BGB § 280 WpHG § 31 Abs. 1 Nr. 2

  1. a)

    Eine Bank muss bei der Anlageberatung vor der Abgabe einer Empfehlung die Risikobereitschaft des Anlegers erfragen, es sei denn, diese ist ihr aus einer langjährigen Geschäftsbeziehung oder dem bisherigen Anlageverhalten des Anlegers bereits bekannt. Die berufliche Qualifikation einer Mitarbeiterin des Anlegers als Diplom-Volkswirtin lässt für sich allein weder den Schluss auf deren Kenntnis von den spezifischen Risiken des CMS Spread Ladder Swap-Vertrages zu, noch kann allein aus etwaigen vorhandenen Vorkenntnissen auf die konkrete Risikobereitschaft des Anlegers geschlossen werden.

  2. b)

    Bei einem so hochkomplexen Anlageprodukt wie dem CMS Spread Ladder Swap-Vertrag muss die Aufklärung gewährleisten, dass der Anleger im Hinblick auf das Risiko des Geschäfts im Wesentlichen den gleichen Kenntnis- und Wissensstand hat wie die ihn beratende Bank, weil ihm nur so eine eigenverantwortliche Entscheidung darüber möglich ist, ob er die ihm angebotene Zinswette annehmen will.

  3. c)

    Bei einem CMS Spread Ladder Swap-Vertrag muss die beratende Bank über den negativen Marktwert aufklären, den sie in die Formel zur Berechnung der variablen Zinszahlungspflicht des Anlegers einstrukturiert hat, weil dieser Ausdruck ihres schwerwiegenden Interessenkonflikts ist und die konkrete Gefahr begründet, dass sie ihre Anlageempfehlung nicht allein im Kundeninteresse abgibt.

  4. d)

    Eine Bank, die eigene Anlageprodukte empfiehlt, muss grundsätzlich nicht darüber aufklären, dass sie mit diesen Produkten Gewinne erzielt. Der insofern bestehende Interessenkonflikt ist derart offenkundig, dass auf ihn nicht gesondert hingewiesen werden muss, es sei denn, es treten besondere Umstände hinzu. Solche besonderen Umstände liegen beim CMS Spread Ladder Swap-Vertrag vor, weil dessen Risikostruktur von der Bank bewusst zu Lasten des Anlegers gestaltet worden ist, um unmittelbar im Zusammenhang mit dem Abschluss des Anlagegeschäfts das Risiko verkaufen zu können, das der Kunde aufgrund ihrer Beratungsleistung übernommen hat.
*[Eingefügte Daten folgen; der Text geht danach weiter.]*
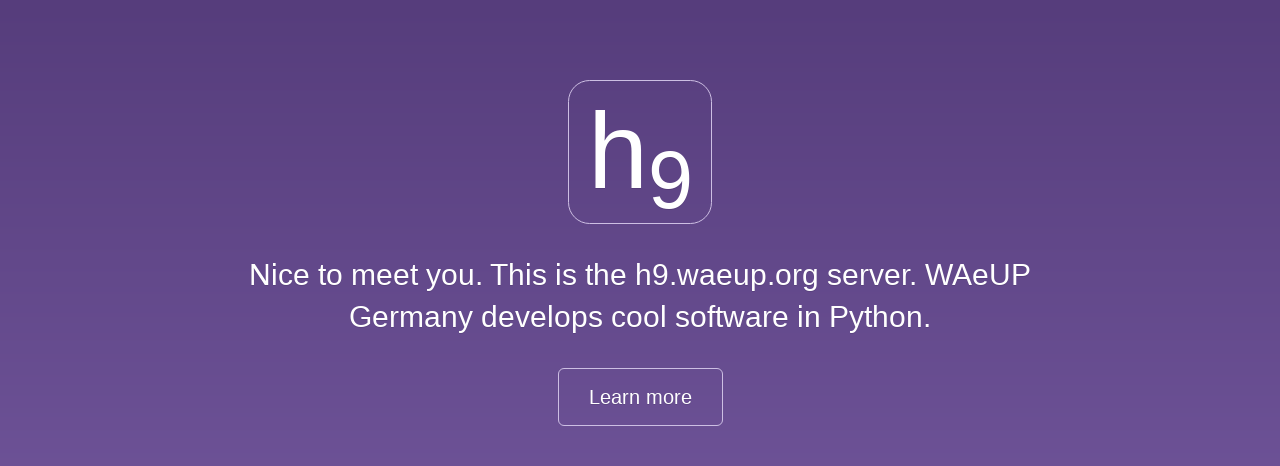

--- FILE ---
content_type: text/html
request_url: https://h9.waeup.org/
body_size: 399
content:
<html>
  <head>
    <title>WAeUP Germany</title>
    <!-- Latest compiled and minified CSS -->
    <link rel="stylesheet" 
	  href="https://maxcdn.bootstrapcdn.com/bootstrap/3.3.5/css/bootstrap.min.css">

    <!-- Optional theme -->
    <link rel="stylesheet" 
	  href="https://maxcdn.bootstrapcdn.com/bootstrap/3.3.5/css/bootstrap-theme.min.css">
    <link rel="stylesheet"
	  href="docs.min.css">

    <!-- Latest compiled and minified JavaScript -->
    <script src="https://maxcdn.bootstrapcdn.com/bootstrap/3.3.5/js/bootstrap.min.js"></script>


  </head>
  <body class="bs-docs-home">
    <main class="bs-docs-masthead" id="content" role="main" tabindex="-1">
  <div class="container">
    <span class="bs-docs-booticon bs-docs-booticon-lg bs-docs-booticon-outline">h<sub>9</sub></span>
    <p class="lead">Nice to meet you. This is the h9.waeup.org server. WAeUP Germany develops cool software in Python.</p>
    <p class="lead">
      <a href="https://www.waeup.org/" class="btn btn-outline-inverse btn-lg">Learn more</a>
    </p>
    <p class="version"></p>
  </div>
</main>
  </body>
</html>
Der XI. Zivilsenat des Bundesgerichtshofs hat
auf die mündliche Verhandlung vom 8. Februar 2011
durch
den Vorsitzenden Richter Wiechers,
den Richter Dr. Joeres,
die Richterin Mayen und
die Richter Dr. Ellenberger und Dr. Matthias
für Recht erkannt:

Tenor:

Auf die Revision der Klägerin wird das Urteil des 23. Zivilsenats des Oberlandesgerichts Frankfurt am Main vom 30. Dezember 2009 aufgehoben.

Auf die Berufung der Klägerin wird das Urteil der 9. Zivilkammer des Landgerichts Hanau vom 4. August 2008 wie folgt abgeändert:

Die Beklagte wird verurteilt, an die Klägerin 541.074 € nebst Zinsen in Höhe von fünf Prozentpunkten über dem Basiszinssatz seit dem 5. Februar 2008 zu zahlen.

Im Übrigen wird die Klage abgewiesen und werden die weitergehenden Rechtsmittel zurückgewiesen.

Die Kosten des Rechtsstreits hat die Beklagte zu tragen.